* SET PROBLEM *
Pictures are not part of the answer. Return the lines from the one containing "Does the image" through the end of the data, both included, exactly as they appear.

* RECORDS *
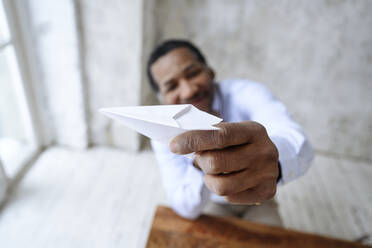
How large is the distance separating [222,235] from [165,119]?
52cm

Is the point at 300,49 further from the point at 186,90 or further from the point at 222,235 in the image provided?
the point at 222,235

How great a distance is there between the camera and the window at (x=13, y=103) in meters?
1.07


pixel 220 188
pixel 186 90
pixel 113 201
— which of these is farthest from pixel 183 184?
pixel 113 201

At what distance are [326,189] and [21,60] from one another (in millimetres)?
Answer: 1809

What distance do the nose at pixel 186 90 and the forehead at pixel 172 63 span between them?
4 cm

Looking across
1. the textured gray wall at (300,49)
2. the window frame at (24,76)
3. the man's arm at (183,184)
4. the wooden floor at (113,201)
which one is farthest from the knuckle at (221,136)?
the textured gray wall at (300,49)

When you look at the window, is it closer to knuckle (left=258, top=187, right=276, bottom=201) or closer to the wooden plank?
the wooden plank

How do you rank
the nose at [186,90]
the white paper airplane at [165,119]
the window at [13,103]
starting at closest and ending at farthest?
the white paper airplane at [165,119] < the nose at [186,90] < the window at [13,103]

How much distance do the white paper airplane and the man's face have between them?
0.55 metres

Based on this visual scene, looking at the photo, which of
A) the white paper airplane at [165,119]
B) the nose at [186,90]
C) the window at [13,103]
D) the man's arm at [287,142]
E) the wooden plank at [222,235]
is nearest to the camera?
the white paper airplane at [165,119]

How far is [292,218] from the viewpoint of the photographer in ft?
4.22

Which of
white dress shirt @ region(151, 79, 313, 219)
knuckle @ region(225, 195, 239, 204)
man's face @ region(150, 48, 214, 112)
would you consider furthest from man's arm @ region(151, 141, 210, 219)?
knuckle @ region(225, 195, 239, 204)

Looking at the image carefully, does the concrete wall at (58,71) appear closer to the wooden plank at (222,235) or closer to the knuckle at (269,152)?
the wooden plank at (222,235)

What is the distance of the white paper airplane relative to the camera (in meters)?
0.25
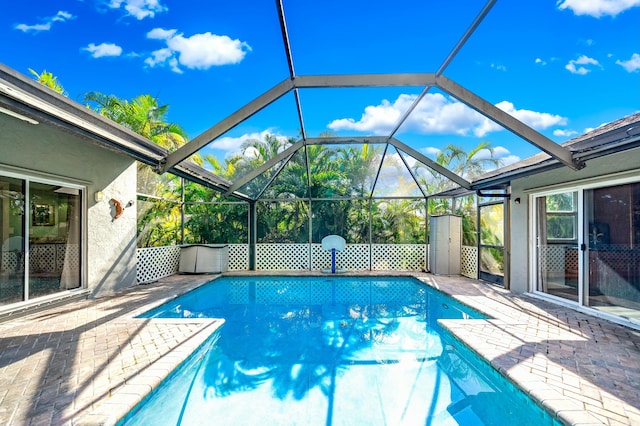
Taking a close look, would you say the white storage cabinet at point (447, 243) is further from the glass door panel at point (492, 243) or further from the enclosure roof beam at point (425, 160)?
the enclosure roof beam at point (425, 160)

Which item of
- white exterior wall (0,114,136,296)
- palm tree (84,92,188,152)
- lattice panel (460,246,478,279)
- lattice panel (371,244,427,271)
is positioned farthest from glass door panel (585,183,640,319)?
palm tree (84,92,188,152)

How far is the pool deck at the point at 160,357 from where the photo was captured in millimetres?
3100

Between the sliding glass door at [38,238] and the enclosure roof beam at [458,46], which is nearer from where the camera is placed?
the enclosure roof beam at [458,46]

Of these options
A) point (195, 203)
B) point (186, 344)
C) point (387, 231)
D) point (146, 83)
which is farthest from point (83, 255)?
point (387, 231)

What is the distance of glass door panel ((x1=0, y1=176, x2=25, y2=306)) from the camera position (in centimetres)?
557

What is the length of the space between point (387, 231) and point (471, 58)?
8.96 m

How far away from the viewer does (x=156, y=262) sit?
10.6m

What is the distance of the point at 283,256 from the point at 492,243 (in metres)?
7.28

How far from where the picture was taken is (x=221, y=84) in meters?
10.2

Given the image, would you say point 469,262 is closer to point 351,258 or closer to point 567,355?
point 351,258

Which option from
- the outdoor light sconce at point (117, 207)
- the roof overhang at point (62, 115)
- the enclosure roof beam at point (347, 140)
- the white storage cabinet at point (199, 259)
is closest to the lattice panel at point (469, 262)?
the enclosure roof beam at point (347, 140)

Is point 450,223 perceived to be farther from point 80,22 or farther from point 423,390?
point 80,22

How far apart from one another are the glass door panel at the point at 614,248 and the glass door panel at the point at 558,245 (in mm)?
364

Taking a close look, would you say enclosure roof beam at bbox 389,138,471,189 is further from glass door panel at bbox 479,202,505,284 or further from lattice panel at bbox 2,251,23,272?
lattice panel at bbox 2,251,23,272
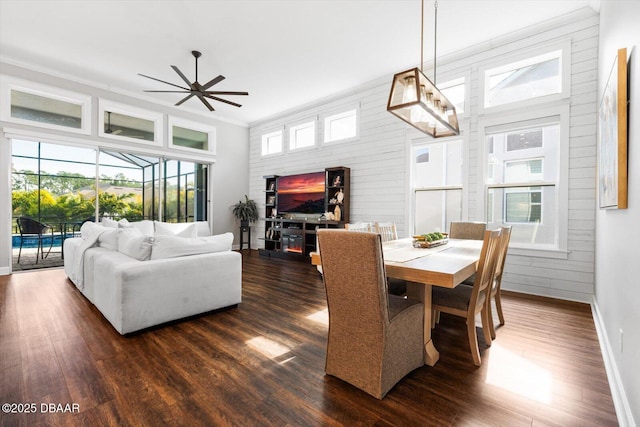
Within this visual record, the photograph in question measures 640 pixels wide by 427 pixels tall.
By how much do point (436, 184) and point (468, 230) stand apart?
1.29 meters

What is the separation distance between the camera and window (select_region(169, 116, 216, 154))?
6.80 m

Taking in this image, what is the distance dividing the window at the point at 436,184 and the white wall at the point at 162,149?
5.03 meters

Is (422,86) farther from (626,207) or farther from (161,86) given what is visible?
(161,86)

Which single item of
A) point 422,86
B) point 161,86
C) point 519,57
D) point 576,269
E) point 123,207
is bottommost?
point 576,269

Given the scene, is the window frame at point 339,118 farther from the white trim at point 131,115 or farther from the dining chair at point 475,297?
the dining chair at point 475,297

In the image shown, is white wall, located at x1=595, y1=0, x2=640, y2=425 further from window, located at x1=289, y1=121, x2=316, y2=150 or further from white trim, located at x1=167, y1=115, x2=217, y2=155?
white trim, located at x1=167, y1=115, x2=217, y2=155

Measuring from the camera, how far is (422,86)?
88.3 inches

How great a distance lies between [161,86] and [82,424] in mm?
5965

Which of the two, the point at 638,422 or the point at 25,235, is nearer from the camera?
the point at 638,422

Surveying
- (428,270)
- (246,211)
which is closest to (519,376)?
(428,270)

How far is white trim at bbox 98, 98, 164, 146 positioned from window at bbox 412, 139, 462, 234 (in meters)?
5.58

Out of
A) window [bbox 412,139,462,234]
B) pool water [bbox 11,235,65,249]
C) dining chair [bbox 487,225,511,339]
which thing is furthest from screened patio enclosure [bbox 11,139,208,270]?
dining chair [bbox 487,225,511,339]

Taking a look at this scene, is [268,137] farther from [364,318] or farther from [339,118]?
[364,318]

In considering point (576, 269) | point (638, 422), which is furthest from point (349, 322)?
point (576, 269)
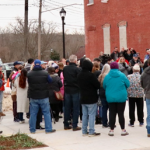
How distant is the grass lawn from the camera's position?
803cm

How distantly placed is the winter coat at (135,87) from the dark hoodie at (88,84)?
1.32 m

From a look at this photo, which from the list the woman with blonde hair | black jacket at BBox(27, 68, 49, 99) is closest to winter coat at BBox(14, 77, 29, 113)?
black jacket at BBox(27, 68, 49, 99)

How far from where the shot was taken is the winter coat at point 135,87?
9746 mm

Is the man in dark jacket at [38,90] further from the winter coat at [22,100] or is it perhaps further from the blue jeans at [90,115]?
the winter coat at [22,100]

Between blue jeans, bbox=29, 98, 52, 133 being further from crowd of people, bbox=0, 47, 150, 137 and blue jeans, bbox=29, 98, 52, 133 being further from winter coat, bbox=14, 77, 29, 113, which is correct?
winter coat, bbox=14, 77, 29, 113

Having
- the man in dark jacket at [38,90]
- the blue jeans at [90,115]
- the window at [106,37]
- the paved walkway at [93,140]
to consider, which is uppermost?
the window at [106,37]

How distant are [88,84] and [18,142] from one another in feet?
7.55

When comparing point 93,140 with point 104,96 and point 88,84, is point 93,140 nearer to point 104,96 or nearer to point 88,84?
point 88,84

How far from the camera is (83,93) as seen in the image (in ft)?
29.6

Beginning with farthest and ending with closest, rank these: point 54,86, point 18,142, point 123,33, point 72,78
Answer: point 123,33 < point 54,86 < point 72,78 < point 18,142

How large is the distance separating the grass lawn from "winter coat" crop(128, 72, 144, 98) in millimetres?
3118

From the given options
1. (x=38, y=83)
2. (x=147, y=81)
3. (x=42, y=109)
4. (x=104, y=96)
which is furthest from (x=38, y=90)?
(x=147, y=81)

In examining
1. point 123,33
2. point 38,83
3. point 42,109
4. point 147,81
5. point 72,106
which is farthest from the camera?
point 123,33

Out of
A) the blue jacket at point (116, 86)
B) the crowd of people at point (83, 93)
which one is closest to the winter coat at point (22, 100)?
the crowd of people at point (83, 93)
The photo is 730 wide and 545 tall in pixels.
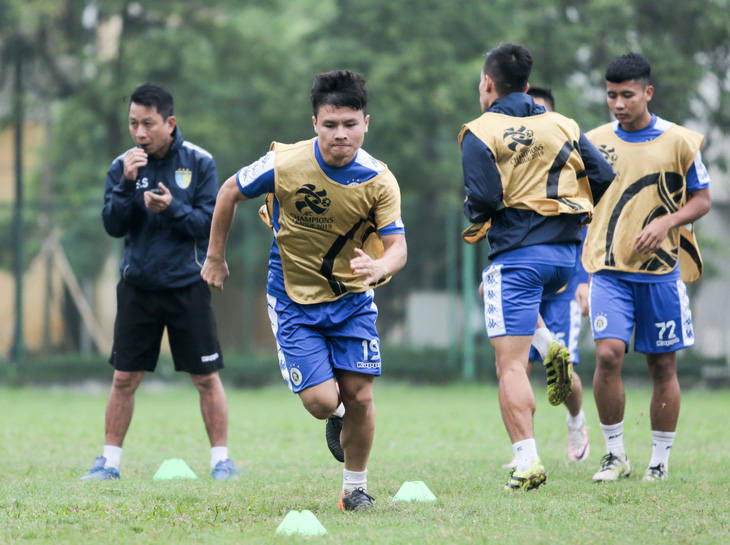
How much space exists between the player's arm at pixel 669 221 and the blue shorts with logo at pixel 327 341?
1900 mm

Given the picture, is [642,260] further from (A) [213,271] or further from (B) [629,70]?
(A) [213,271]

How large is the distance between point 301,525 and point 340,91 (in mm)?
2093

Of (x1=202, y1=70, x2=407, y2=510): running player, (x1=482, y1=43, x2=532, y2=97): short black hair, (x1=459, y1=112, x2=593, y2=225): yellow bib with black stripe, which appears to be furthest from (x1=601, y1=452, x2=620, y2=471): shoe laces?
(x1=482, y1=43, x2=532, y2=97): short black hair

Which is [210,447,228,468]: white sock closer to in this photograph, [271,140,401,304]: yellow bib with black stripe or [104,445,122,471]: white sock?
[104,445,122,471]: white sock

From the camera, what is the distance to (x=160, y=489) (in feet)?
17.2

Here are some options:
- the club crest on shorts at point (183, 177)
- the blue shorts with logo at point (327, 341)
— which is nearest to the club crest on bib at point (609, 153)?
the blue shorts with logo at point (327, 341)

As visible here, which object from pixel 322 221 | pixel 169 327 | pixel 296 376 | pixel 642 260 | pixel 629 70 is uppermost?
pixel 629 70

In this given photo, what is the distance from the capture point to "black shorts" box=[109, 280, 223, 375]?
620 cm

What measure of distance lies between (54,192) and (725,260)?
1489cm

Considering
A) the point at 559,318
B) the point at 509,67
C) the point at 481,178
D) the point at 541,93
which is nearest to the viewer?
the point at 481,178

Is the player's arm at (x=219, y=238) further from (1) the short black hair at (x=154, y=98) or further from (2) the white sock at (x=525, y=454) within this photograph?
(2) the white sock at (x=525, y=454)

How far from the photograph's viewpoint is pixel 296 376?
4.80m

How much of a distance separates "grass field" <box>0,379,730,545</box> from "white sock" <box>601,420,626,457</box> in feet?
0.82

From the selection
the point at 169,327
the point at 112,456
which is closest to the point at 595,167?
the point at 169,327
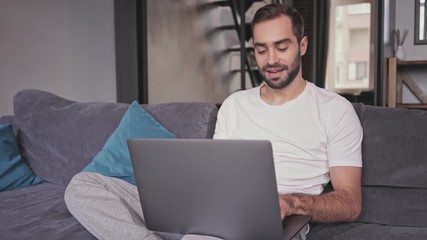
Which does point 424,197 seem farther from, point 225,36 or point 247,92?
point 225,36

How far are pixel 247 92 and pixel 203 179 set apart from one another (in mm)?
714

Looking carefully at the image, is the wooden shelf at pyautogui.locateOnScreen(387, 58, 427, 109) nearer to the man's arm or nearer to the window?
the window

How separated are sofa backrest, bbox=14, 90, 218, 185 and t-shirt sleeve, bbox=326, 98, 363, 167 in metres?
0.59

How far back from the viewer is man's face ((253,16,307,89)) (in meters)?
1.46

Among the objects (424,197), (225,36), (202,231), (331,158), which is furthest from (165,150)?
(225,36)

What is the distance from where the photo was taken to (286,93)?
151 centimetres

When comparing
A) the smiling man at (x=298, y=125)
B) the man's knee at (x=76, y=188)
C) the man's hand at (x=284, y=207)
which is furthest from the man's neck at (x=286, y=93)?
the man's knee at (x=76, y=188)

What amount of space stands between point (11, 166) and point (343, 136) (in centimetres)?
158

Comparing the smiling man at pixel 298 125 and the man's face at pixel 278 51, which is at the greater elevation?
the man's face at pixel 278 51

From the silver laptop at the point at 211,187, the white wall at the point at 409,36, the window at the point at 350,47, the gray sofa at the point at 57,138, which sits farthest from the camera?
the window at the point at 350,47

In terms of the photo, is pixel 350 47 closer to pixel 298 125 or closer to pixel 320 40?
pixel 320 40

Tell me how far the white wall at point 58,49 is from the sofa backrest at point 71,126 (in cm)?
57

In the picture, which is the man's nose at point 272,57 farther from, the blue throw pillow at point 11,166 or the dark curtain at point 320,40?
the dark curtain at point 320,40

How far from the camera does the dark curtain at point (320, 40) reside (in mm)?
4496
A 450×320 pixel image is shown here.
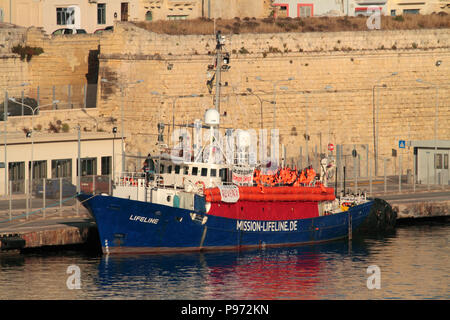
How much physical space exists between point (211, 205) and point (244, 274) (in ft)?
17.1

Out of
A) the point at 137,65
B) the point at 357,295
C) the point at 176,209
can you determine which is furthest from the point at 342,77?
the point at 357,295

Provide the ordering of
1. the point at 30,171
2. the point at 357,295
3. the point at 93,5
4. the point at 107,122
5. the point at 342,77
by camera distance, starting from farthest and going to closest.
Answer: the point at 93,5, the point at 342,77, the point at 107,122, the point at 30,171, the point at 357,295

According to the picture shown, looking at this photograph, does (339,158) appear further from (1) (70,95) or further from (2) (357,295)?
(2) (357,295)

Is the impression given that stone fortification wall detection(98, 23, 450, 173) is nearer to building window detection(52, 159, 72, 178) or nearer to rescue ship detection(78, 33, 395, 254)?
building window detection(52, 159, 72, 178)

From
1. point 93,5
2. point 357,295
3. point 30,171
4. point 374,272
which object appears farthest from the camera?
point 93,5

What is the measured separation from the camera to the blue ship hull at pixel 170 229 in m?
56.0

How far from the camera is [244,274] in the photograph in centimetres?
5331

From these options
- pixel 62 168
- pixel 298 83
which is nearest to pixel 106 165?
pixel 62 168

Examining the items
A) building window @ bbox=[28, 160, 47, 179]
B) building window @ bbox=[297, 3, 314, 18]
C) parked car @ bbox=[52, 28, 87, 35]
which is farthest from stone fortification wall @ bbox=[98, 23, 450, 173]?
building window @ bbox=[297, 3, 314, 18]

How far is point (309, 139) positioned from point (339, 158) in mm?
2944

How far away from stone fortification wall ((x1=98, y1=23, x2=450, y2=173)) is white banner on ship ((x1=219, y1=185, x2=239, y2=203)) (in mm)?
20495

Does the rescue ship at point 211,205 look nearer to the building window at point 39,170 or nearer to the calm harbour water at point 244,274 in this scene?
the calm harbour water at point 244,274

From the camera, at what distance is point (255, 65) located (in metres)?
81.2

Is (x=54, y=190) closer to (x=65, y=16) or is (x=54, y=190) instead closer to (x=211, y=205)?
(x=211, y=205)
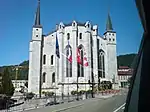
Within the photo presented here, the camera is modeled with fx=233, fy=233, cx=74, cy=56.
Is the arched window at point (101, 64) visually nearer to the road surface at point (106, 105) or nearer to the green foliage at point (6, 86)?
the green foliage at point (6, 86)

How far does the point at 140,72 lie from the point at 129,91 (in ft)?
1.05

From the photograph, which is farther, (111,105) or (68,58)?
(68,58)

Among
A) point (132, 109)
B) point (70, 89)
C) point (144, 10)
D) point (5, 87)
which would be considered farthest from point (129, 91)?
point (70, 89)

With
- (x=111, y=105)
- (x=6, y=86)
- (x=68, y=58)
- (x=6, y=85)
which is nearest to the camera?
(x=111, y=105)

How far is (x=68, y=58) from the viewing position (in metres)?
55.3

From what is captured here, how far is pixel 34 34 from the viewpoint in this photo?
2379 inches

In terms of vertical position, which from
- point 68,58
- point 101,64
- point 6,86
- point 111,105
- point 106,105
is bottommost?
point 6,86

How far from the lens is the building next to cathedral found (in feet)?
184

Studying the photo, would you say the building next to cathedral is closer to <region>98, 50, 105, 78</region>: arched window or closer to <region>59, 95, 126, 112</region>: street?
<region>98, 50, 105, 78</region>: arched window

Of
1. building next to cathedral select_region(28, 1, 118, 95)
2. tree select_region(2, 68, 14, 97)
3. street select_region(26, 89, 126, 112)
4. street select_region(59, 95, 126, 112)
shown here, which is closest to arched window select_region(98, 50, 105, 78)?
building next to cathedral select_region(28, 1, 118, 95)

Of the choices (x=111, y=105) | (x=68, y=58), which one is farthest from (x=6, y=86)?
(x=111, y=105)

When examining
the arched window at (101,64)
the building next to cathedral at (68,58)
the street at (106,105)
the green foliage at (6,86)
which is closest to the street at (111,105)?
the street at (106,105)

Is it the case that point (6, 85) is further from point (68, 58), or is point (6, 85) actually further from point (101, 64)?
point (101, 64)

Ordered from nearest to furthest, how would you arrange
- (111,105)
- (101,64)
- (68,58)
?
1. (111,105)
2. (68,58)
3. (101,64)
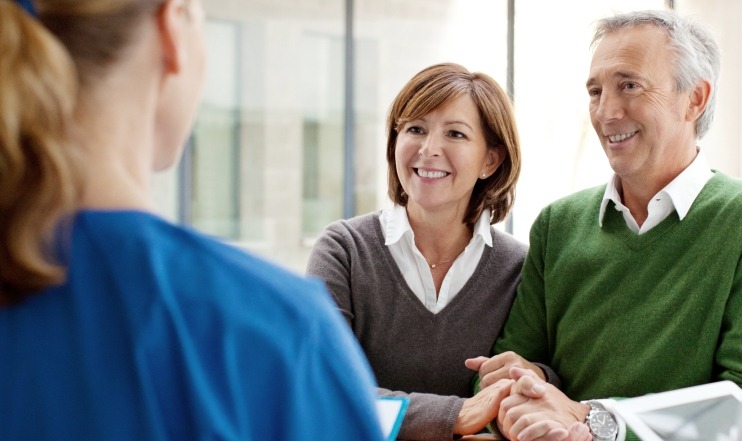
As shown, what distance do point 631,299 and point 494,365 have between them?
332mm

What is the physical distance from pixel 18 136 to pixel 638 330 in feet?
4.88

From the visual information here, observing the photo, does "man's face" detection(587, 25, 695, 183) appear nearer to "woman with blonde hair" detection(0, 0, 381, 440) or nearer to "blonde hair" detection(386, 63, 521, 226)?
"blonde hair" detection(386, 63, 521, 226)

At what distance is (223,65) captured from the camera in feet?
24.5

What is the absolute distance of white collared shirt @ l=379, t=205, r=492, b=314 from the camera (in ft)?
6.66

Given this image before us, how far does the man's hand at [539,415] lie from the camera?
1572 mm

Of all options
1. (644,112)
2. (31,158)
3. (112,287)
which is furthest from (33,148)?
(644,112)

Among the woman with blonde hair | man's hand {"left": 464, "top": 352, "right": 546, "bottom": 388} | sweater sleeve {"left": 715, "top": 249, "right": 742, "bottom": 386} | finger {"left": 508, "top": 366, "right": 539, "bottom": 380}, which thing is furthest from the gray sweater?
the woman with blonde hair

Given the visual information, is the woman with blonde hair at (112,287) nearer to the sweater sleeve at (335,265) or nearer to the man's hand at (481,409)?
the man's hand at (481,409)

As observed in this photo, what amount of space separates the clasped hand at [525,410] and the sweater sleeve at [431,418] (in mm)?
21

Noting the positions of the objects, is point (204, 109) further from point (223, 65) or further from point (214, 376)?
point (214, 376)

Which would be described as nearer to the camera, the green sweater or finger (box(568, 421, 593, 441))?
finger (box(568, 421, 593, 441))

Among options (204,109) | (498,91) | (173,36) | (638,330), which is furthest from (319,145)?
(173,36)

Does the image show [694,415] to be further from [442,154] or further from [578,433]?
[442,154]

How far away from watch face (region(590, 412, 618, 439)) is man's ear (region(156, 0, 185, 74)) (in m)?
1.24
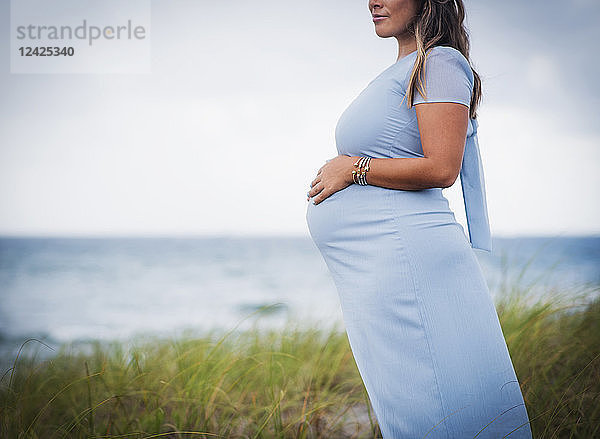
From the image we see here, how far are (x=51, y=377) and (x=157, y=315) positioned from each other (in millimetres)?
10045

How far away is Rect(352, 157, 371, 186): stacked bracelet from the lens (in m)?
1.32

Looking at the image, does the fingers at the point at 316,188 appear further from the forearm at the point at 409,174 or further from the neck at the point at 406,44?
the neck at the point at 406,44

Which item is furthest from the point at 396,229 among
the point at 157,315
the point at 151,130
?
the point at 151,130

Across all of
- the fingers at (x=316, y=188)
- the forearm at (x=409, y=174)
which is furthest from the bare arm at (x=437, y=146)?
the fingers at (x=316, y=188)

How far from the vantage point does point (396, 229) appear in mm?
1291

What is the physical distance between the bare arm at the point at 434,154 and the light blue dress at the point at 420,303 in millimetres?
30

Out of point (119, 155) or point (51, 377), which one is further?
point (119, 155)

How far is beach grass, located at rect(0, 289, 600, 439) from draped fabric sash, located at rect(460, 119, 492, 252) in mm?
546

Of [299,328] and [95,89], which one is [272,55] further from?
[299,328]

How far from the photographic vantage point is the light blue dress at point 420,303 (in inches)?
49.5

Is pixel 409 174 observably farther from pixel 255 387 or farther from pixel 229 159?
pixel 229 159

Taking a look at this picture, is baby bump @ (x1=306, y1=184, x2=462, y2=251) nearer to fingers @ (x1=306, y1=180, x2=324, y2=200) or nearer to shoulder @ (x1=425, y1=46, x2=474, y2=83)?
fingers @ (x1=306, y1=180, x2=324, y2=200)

* COMPLETE RESPONSE *
Does the image show [694,415] to be further from [442,154] or further from [578,433]?
[442,154]

How far away from watch face (region(590, 412, 618, 439)) is man's ear (region(156, 0, 185, 74)) (in m)?
1.24
From the image we see here, how far are (x=51, y=377) and (x=157, y=315) positioned from each other (in millimetres)?
10045

How far away is Rect(352, 157, 371, 186): stacked bracelet from the lens (in m)?
1.32

Looking at the image, does the fingers at the point at 316,188 appear further from the forearm at the point at 409,174 or further from the neck at the point at 406,44?
the neck at the point at 406,44

Which item is furthest from the point at 396,229 among
the point at 157,315
the point at 151,130
?
the point at 151,130

Across all of
- the fingers at (x=316, y=188)
- the forearm at (x=409, y=174)
which is furthest from the bare arm at (x=437, y=146)?
the fingers at (x=316, y=188)

How far from the vantage point does point (396, 229) appear in mm?
1291

What is the physical distance between the bare arm at the point at 434,154 and the light blue dress at the point at 420,303 in millimetres?
30

Out of point (119, 155) or point (51, 377), which one is further?
point (119, 155)

How far is beach grass, located at rect(0, 289, 600, 439) from draped fabric sash, located at rect(460, 119, 492, 252) in mm?
546

Of [299,328] and [95,89], which one is [272,55] further from?
[299,328]

How far from the photographic vantage point is the light blue dress at point 420,303 (in inches)?
49.5

Is pixel 409 174 observably farther from pixel 255 387 or farther from pixel 229 159?
pixel 229 159

Taking a look at this picture, is baby bump @ (x1=306, y1=184, x2=462, y2=251) nearer to fingers @ (x1=306, y1=180, x2=324, y2=200) or nearer to shoulder @ (x1=425, y1=46, x2=474, y2=83)?
fingers @ (x1=306, y1=180, x2=324, y2=200)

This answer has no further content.